Tra poco la discussione si amplierà al Mediterraneo e alla comunicazione con riferimento a questo che è un concetto particolarmente complicato: come è possibile parlare spiegare e comunicare il Mediterraneo con tutto quello che significa soprattutto oggi?
«È particolarmente difficile.  Stiamo nel pieno di due guerre che di fatto insistono entrambe sul Mediterraneo, da nord e da sud, e inoltre e abbiamo benissimo presente come l’altro fenomeno di una guerra strisciante, che è quella delle migrazioni, incide sulla vita comune, sul percepito comune più che sulla realtà comune. È il momento più difficile per fare questi discorsi a mente serena, la cultura del Mediterraneo sono tante culture diverse, perché il Mediterraneo è contemporaneamente la Croazia e la Libia, e le Baleari e Cipro cioè stiamo parlando di tante cose diverse e del resto non è un caso che sul Mediterraneo siano nate antiche straordinarie civiltà del mondo, Roma, Grecia, Egitto, la Terrasanta…».

Il tema delle migrazioni è attuale, tanto più nel giorno della richiesta di 6 anni di reclusione per Salvini nel caso open Arms ma anche dopo le notizie che riguardano i dialoghi tra guardia di finanza e guardia costiera nella tragedia di steccato di Cutro: di certo non c’è serenità nell’affrontare questi temi, non crede?
«Il problema di fondo è che questi temi sono diventati materia di propaganda elettorale. Se ne parla agitandoli come se fossero il più grave dei problemi o – dall’altra parte – come se fossero la cartina di tornasole dell’insensibilità dei governi. Così facendo non si va da nessuna parte. È ovvio ed evidente è che nessun giornalista può fare propria la teoria che per molti anni ha prevalso del “ricacciamoli tutti indietro”, blocchiamoli. Nel momento in cui tra l’altro il paese ha un disperato bisogno di nuova manodopera industriale. D’altra parte molto spesso si vede come la vita nei centri urbani non permetta di vedere cosa succede là dove ci sono le contraddizioni più forti. Chi è più periferico, più marginale, meno inserito, meno garantito. Bisognerebbe mettere a registro il dibattito su cosa fare e cosa non fare senza però mettere l’accento enormemente quando a compiere un delitto o un reato è un extracomunitario o un migrante e al contrario poi chiedere ogni tipo di clemenza se a compiere il reato contro un migrante è un italiano».

Che idea ha Enrico Mentana della Calabria?
«Sono figlio di un calabrese quindi non ho la distanza critica per parlarne.
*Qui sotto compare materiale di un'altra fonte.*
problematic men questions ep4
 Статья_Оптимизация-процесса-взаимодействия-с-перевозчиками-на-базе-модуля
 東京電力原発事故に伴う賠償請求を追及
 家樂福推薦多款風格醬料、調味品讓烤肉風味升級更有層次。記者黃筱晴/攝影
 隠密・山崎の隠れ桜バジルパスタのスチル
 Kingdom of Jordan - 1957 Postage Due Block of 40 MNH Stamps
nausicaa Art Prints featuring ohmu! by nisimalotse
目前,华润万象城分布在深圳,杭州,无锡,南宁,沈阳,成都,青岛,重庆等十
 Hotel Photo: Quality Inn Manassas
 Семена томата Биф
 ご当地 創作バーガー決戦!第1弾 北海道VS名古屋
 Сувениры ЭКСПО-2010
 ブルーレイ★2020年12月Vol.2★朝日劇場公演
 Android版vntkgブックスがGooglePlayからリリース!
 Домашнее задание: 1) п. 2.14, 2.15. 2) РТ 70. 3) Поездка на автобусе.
Tanto doveva essere fatto e non è stato fatto sul piano dello sviluppo, sul piano del turismo, sul piano della criminalità. Se una regione non viene ritenuta sicura, serena, promettente sono i suoi figli i primi ad andarsene. Le città del Nord sono piene di giovani calabresi che si fanno strada e questo è anche segno di disperazione. E della debolezza della regione da cui scappano».